JAKARTA - Dalam memperingati Hari Film Nasional, mari kita sejenak melihat ke belakang, masa di mana perfilman Indonesia tumbuh hingga saat ini. Tahun 2016 menjadi salah satu tahun termanis bagi para pelaku industri film karena beberapa film mampu menembus angka penonton di atas satu juta penonton. Animo masyarakat untuk menonton film mulai kembali terasa. Jenis film yang ditawarkan pun sudah semakin beragam.
Perfilman Indonesia sempat menjadi raja di rumahnya sendiri pada era 80-an. Tema drama dan komedi nyatanya mampu memikat masyarakat untuk datang berbondong-bondong ke bioskop. Sebut saja film seperti Catatan Si Boy, Warkop DKI, atau bahkan film kontroversi seperti G-30 S/PKI.
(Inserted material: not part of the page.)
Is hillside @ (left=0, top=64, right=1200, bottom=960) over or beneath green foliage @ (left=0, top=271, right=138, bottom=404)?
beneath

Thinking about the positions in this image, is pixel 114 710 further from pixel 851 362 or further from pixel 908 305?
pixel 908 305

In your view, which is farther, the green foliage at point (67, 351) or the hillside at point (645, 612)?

Mencicipi manisnya kesuksesan, perfilman Tanah Air pun tak luput dari masa suram. Era 90-an menjadi salah satu lembaran hitam perfilman Indonesia. Film bertemakan seks untuk dewasa seketika menjamur. Hal ini pun berbuntut pada mulai mengendurnya keinginan masyarakat untuk mendatangi bioskop.
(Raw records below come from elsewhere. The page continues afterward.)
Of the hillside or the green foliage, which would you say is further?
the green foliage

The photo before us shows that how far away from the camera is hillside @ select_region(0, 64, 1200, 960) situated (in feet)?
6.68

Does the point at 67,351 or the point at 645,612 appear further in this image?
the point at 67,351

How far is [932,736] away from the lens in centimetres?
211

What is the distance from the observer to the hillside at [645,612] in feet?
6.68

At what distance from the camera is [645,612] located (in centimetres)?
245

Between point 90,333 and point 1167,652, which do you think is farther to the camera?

Di saat perfilman berkutat dengan tema seperti itu, film Hollywood dan Asia masuk dengan menawarkan sesuatu yang lebih baik. Film-film aksi laga ala Asia justru menjadi sebuah tayangan segar bagi masyarakat saat itu. Alhasil, layar bioskop untuk film Indonesia pun semakin berkurang.
Untungnya, Riri Riza dan Mira Lesmana mampu membangkitkan kembali perfilman nasional melalui film Petualangan Sherina. Ya, Sherina Munaf kecil nan lucu mampu kembali menghidupkan semangat masyarakat untuk menonton film Indonesia. Setelah itu muncul banyak film dengan tema yang mulai beragam.
Drama percintaan dan horror sempat menjadi tema paling diminati saat itu kala Ada Apa dengan Cinta? atau Eiffel I'm in Love bersinar. Jelangkung (Di Sini Ada Setan) bisa dikatakan sebagai salah satu film horror terbaik pada era tersebut.
Memasuki era millenial, begitu mereka menyebutnya, film Indonesia akhirnya mampu mencetak sejarah. Laskar Pelangi, yang diangkat dari novel berjudul sama, menjadi film terlaris saat dirilis di tahun 2008. Antrian penonton di setiap bioskop di Tanah Air menjadi pemandangan indah nan langka bagi para pelaku film.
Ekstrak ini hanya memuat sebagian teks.